Retired Orleans Parish District Judge Jerome M. Winsberg named veteran defense lawyer Nick Trenticosta as co-counsel for Edge, 52.

Trenticosta replaces Fred Kroenke, of Baton Rouge, who is no longer certified to handle death penalty cases in Louisiana.

The Louisiana Public Defender Board recently denied Kroenke’s capital case certification application.

The board’s decision became widely known Sept. 28, when the head of the East Baton Rouge Parish Public Defenders’ Office told a 19th Judicial District judge in Baton Rouge that Kroenke could no longer represent Richard Matthews, 55, of Slaughter.

Matthews is charged with two counts of first-degree murder and five counts of attempted first-degree murder in the Dec. 23, 2009, slaying of two clerical employees at Grady Crawford Construction Co. in Baton Rouge.

In any capital case in which a defendant is found to be indigent and his attorneys are
appointed by a court, the Louisiana Supreme Court has determined that the defendant must have two attorneys certified to handle capital cases — one designated as lead counsel and the other as associate counsel.

Capital, or first-degree murder, cases are those in which the death penalty is a possible punishment.

Edge and fellow inmates Jeffrey Cameron Clark, David Brown, Robert G. Carley and David Mathis were indicted on first-degree murder charges in the beating and stabbing death of security Capt. David C. Knapps, 49, during an attempted escape from Angola’s Camp D on Dec. 29, 1999.

Clark and Brown were convicted and sentenced to death last year in separate trials before juries chosen in St. Tammany Parish. After another jury could not reach a unanimous verdict on Carley’s sentence, he was sentenced to another life term.

Prosecutors accepted a guilty plea from Mathis in August, and he also was sentenced to a second life term.

Trenticosta joins Steven Lemoine, also of New Orleans, on Edge’s defense team.

Lemoine began representing Edge earlier this year after the defendant’s lead attorney, Nelvil Hollingsworth, was found to have marijuana in his jacket when he entered Angola to visit with Edge.

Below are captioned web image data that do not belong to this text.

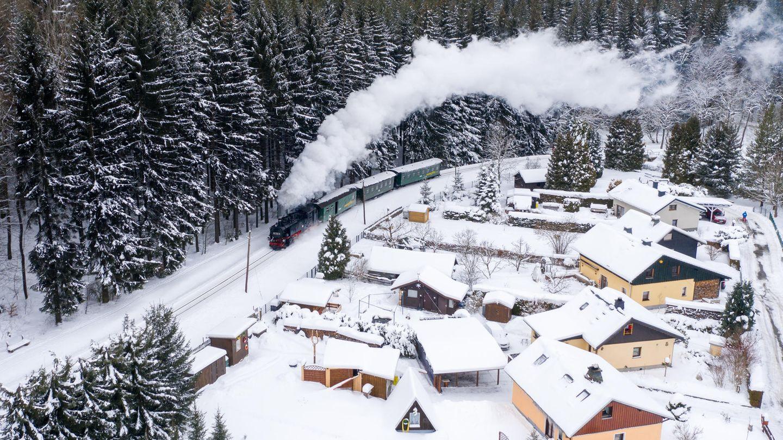 Bild 1 von 10der Fotostrecke zum Klicken:Die Fichtelbergbahn dampft durch das verschneite Erzgebirge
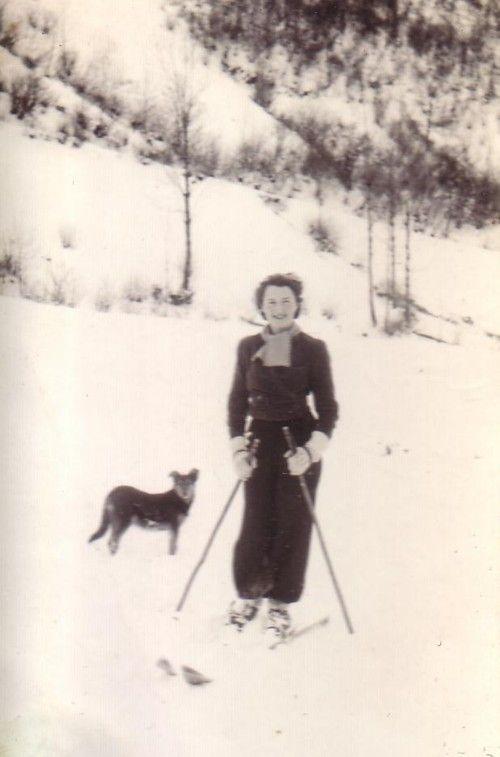 Skier 1930s http://thevintagetraveler.wordpress.com/2012/01/15/ski-report/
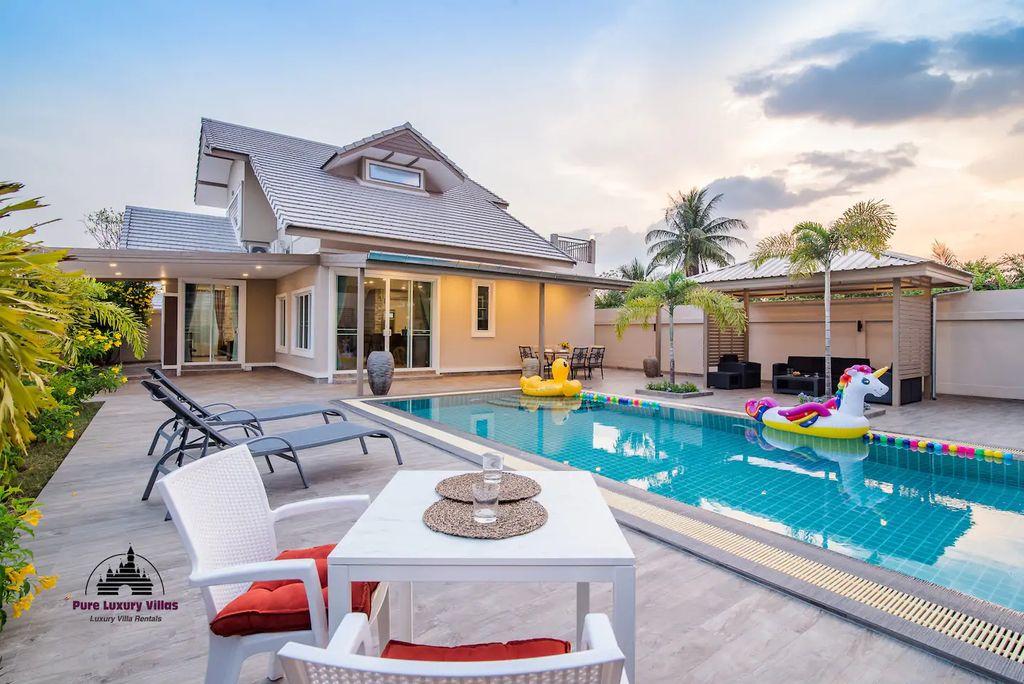 Elegant Pool Villa in Hua Hin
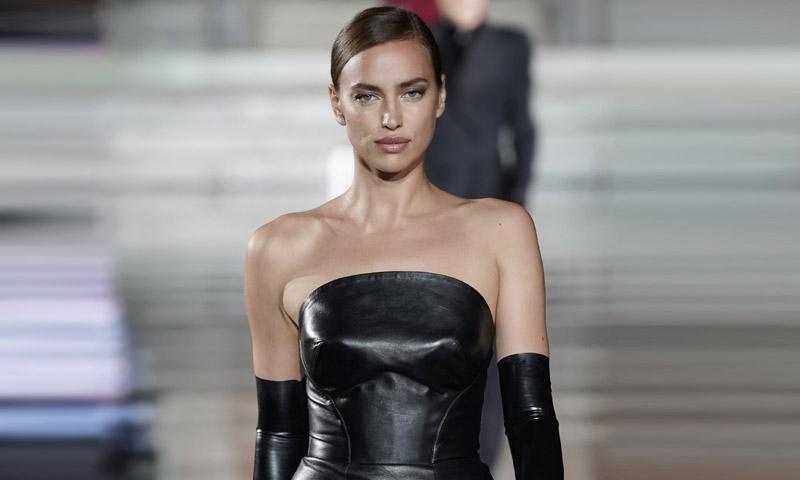 Una seductora Irina Shayk desfila por primera vez tras su ruptura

In a Sept. 20 letter filed in Edge’s case, Lemoine said Kroenke’s continued representation of Edge became “problematic” more than a month earlier and he then began consulting with Trenticosta about the scope and challenges of the case.

Winsberg approved the appointment Sept. 21 but made it retroactive to Aug. 20.

Edge is scheduled for trial in late January, but Lemoine and Trenticosta said this week they might ask for more time to prepare for the trial.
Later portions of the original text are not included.